◆ やること ◆
1. 選んだ文章のうち、「それに過労が重なって(笑)ほとんど声が出ない」から「ら、ぜひ観て欲しいということであった。」まで(両方の語句を含む)を一字一句そのまま書き写してください。
2. 選んだ文章について、次の問いに答えてください。
(a) 小倉遊亀さんの言葉として紹介されているのは何ですか?
(b) 菊地文代さんはどこに住んでいますか?
(c) 手紙の中でぜひ観て欲しいと勧められた映画の題名は何ですか?

◆ 選んだ文章 ◆
....
一枚の葉

私の好きな画伯・小倉遊亀さんの言葉です。

「一枚の葉が手に入れば宇宙全体が手に入る」

菊地周さんと文代さんのこと

2010-03-26 16:32:47 | Weblog
    このところ出かけてばかりで、なかなかブログ
    更新ができない。
    (何をやるにもスローなせいもある)
    それに過労が重なって(笑)ほとんど声が出ない
    ので~す。
    (静かでいいと誰かの声が聞こえるが)
    去年の今頃もほぼ2カ月くらい同じ状態だったか
    ら、季節性のアレルギーもあるのだろう。

    今日はちょっと硬い(?)話。
    先月はじめ、なつかしい人からお手紙があった。
    伊豆の河津に住まわれる菊地文代さんという人。
    内容は、こんど映画「こつなぎ」が上映されるか
    ら、ぜひ観て欲しいということであった。
....
◆ 保存済みのデータ項目 ◆
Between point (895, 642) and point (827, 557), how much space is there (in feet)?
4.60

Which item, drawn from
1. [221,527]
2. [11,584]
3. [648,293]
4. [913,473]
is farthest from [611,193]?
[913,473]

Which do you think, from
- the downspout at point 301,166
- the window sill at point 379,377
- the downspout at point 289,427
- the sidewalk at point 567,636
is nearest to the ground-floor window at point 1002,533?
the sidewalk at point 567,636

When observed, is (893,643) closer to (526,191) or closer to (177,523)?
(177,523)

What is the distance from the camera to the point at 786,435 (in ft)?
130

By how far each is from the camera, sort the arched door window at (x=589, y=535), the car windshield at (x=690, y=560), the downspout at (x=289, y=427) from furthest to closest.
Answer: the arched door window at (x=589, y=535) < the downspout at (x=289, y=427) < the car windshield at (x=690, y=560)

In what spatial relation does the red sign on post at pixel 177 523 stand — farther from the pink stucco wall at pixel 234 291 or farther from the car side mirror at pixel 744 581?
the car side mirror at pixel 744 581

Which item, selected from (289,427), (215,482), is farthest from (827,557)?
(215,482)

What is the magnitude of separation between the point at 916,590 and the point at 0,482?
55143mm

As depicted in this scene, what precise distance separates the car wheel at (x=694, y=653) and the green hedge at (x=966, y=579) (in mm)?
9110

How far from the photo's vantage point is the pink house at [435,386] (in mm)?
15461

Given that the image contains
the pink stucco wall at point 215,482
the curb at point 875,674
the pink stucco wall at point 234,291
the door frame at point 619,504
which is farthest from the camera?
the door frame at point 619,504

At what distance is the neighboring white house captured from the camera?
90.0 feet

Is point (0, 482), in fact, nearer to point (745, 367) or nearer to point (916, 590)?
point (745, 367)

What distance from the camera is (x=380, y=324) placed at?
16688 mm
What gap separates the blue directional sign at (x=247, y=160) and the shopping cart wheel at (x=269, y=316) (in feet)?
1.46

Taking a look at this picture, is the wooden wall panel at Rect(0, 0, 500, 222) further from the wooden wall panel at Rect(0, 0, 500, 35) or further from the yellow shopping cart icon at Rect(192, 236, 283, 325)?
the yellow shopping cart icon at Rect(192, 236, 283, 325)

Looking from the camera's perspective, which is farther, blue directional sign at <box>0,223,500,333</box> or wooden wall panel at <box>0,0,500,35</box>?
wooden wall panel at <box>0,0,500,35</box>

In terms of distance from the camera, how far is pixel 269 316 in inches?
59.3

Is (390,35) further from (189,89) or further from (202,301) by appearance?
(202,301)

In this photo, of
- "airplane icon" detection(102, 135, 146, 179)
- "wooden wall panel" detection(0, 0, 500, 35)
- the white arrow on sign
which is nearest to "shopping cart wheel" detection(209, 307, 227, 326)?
....
◆ 解答 ◆
1.
それに過労が重なって(笑)ほとんど声が出ない
    ので~す。
    (静かでいいと誰かの声が聞こえるが)
    去年の今頃もほぼ2カ月くらい同じ状態だったか
    ら、季節性のアレルギーもあるのだろう。

    今日はちょっと硬い(?)話。
    先月はじめ、なつかしい人からお手紙があった。
    伊豆の河津に住まわれる菊地文代さんという人。
    内容は、こんど映画「こつなぎ」が上映されるか
    ら、ぜひ観て欲しいということであった。

2.
(a) 「一枚の葉が手に入れば宇宙全体が手に入る」
(b) 伊豆の河津
(c) 「こつなぎ」